◆ **VOS TÂCHES**
**A.** D'après le document source, quel article traite du régime des heures supplémentaires ?
**B.** Reprenez le passage du document source commençant par « Ils soulignent qu'une » et se poursuivant jusqu'à « à temps partiel. », s'il vous plaît, en substituant « salaire minimum » à « SMIC ».

**** DOCUMENT SOURCE

Ils soulignent qu'une inégalité apparaîtrait pour les salariés des entreprises nouvellement créées. En effet, selon eux, si l'entreprise ne souscrit pas d'elle-même, pour les salariés au SMIC, au principe du paiement de 39 heures pour 35 heures de travail afin d'obtenir les aides correspondantes, les salariés au bas de l'échelle percevraient une rémunération mensuelle minimale calculée sur 35 heures, alors que les salariés des entreprises ayant réduit le temps de travail, à durée de travail égale, seraient payés sur la base de 39 heures.
Les députés font valoir que, dans la même entreprise, des salariés à temps plein (35 heures) pourraient être payés 39 heures tandis que d'autres salariés à temps plein pourraient être payés 35 heures. Ils soulignent que l'inégalité se poursuit aussi entre les salariés à temps partiel.
Les députés invoquent une autre inégalité en ce qui concerne le régime des heures supplémentaires (article 5). Ils estiment que certaines différences portent atteinte au principe d'égalité devant les charges publiques.. Ainsi, selon eux, l'article 5 doit donc être considéré comme non conforme à la Constitution.

********
**** EXTRAITS DES ITEMS

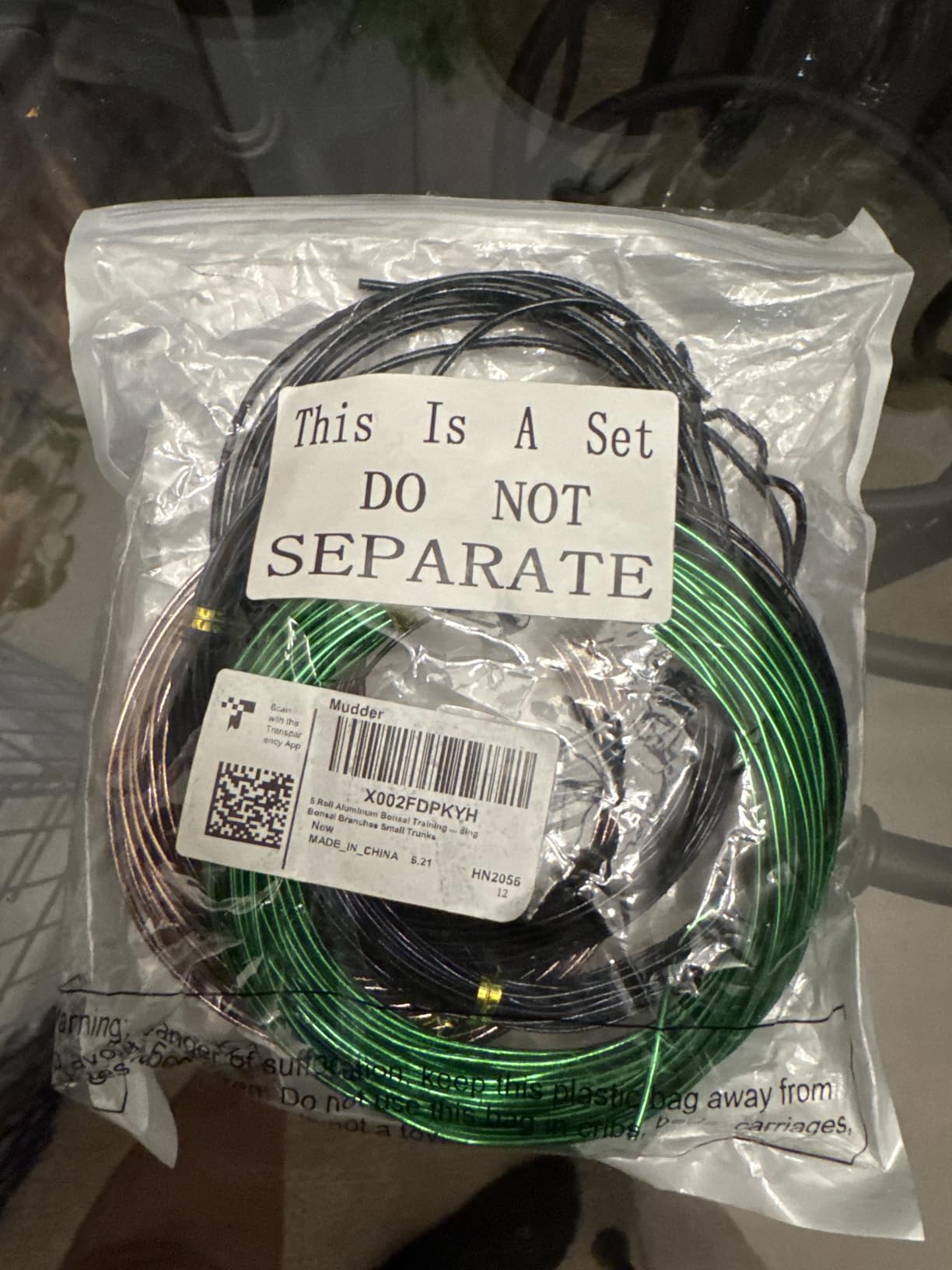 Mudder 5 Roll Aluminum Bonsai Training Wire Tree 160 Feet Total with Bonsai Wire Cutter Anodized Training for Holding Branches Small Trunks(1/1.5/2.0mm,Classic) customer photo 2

********
**** EXTRAITS DES ITEMS

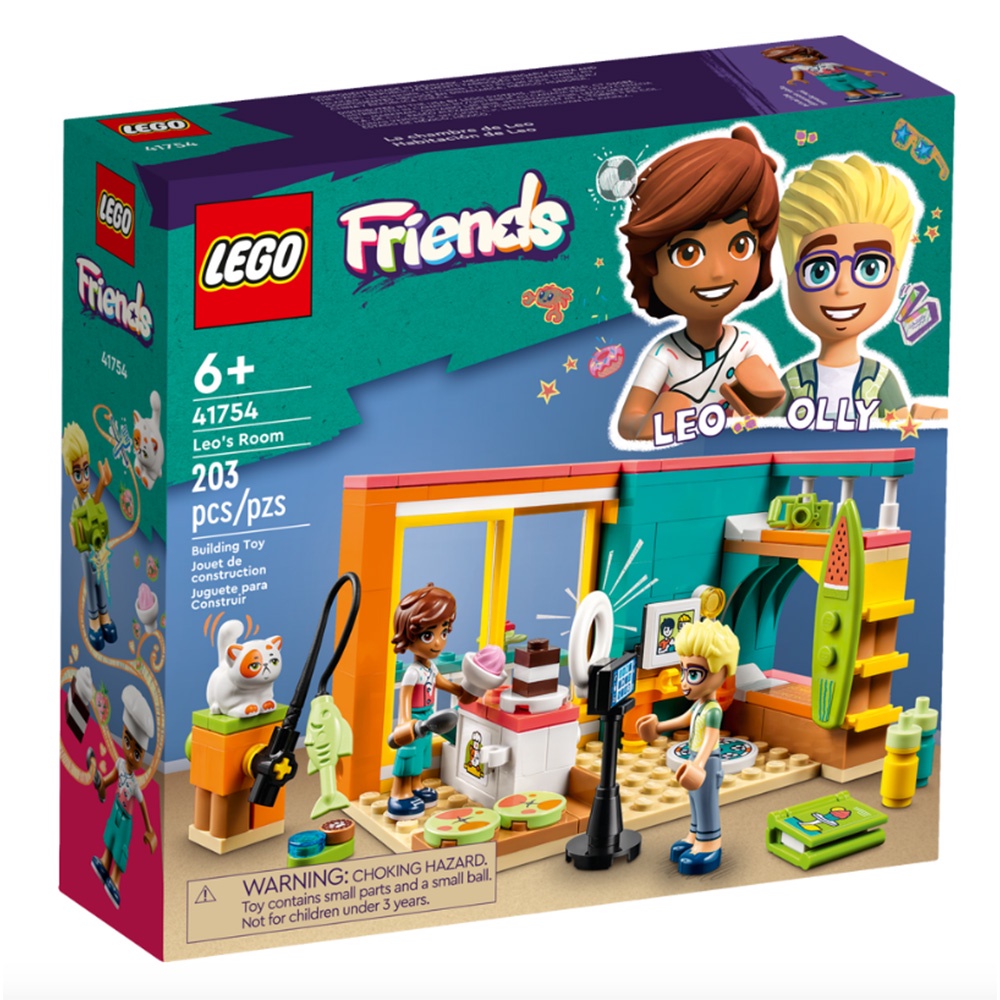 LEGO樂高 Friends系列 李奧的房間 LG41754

********

◆ **RÉSULTATS ATTENDUS**
**A.** L'article 5.

**B.**
Ils soulignent qu'une inégalité apparaîtrait pour les salariés des entreprises nouvellement créées. En effet, selon eux, si l'entreprise ne souscrit pas d'elle-même, pour les salariés au salaire minimum, au principe du paiement de 39 heures pour 35 heures de travail afin d'obtenir les aides correspondantes, les salariés au bas de l'échelle percevraient une rémunération mensuelle minimale calculée sur 35 heures, alors que les salariés des entreprises ayant réduit le temps de travail, à durée de travail égale, seraient payés sur la base de 39 heures.
Les députés font valoir que, dans la même entreprise, des salariés à temps plein (35 heures) pourraient être payés 39 heures tandis que d'autres salariés à temps plein pourraient être payés 35 heures. Ils soulignent que l'inégalité se poursuit aussi entre les salariés à temps partiel.